What It Is: Set in modern-day New York, the third film adaptation of the popular Broadway musical features a script by actress Emma Thompson and stars Jamie Foxx as its Daddy Warbucks figure (renamed Benjamin Stacks in this update). Will Smith’s daughter, Willow (she of "Whip My Hair" fame), was originally cast as little orphan Annie, but she dropped out in order to "just be 12," so Beasts of the Southern Wild’s 10-year-old breakout star Quvenzhané Wallis filled in.
If You Need Convincing: Though his daughter is no longer attached to the project, Will Smith is producing, as is Jay Z, whose 1998 international hit "Hard Knock Life (Ghetto Anthem)" sampled a song from the musical. Returning the favor, Jay Z wrote original songs to the film.
What It Is: Angelina Jolie directs this World War II drama about Louis Zamperini, a real-life Olympic athlete-turned-Air Force captain who survived a plane crash, 47 days adrift at sea, and more than two years as a Japanese prisoner of war in the 1940s.

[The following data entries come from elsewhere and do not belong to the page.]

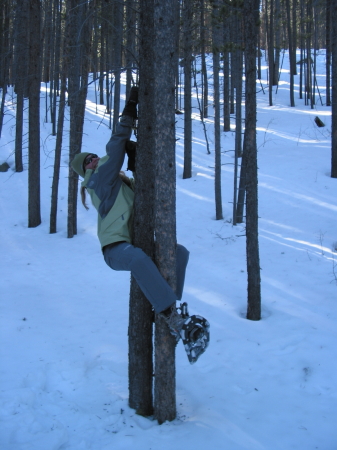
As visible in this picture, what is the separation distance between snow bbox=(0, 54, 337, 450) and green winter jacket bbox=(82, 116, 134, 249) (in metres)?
1.94

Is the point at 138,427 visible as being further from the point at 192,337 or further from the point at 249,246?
the point at 249,246

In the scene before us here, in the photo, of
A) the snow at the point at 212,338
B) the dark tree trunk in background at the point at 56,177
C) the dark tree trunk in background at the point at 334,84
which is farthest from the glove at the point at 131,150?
the dark tree trunk in background at the point at 334,84

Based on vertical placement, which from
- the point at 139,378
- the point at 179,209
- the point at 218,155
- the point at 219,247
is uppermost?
the point at 218,155

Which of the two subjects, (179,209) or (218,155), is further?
(179,209)

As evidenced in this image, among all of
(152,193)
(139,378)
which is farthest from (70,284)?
(152,193)

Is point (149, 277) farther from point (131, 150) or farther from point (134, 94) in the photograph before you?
point (134, 94)

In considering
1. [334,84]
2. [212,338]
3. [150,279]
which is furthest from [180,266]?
[334,84]

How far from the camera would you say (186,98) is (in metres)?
15.4

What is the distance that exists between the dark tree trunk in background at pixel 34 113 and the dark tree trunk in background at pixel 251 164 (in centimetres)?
816

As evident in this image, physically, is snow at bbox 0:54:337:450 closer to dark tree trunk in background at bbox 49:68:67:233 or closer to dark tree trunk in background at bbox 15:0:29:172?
dark tree trunk in background at bbox 49:68:67:233

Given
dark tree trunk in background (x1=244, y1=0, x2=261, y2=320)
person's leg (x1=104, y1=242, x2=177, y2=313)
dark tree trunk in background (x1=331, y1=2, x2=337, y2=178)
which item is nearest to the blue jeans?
person's leg (x1=104, y1=242, x2=177, y2=313)

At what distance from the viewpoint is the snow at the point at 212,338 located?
3.92 metres

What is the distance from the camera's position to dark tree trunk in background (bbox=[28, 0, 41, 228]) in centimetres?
1238

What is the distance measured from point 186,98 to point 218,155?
433 cm
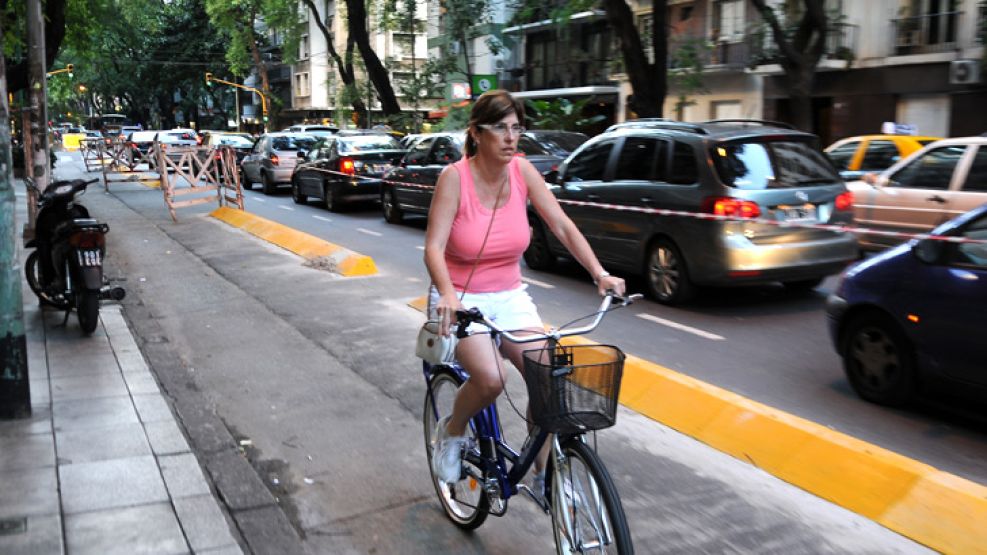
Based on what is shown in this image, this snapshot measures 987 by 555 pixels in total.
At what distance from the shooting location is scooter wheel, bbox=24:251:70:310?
326 inches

If You Need Convincing:Unbroken is based on Laura Hillenbrand’s 2010 book of the same name. If Hillenbrand's name sounds familiar, it’s because her first book, about the Great Depression-era racehorse Seabiscuit, was adapted into an acclaimed 2003 film starring Tobey Maguire.
Into the Woods
What It Is: Disney movies about classic Grimm’s fairy tales are rarely as grim as the original stories, but this adaptation of Stephen Sondheim’s acclaimed musical taps into some of that 19th-century German darkness. Weaving together the stories of Rapunzel, the Big Bad Wolf (Johnny Depp), and Cinderella (Anna Kendrick), Into the Woods follows a baker and his wife as they set out to break a curse of childlessness cast on them by an evil witch (Meryl Streep).
If You Need Convincing: Plans to make a film version of Into the Woods date all the way back to the early 1990s. Alongside Jersey Boys and Annie, the movie also closes out a year of several big musical movies.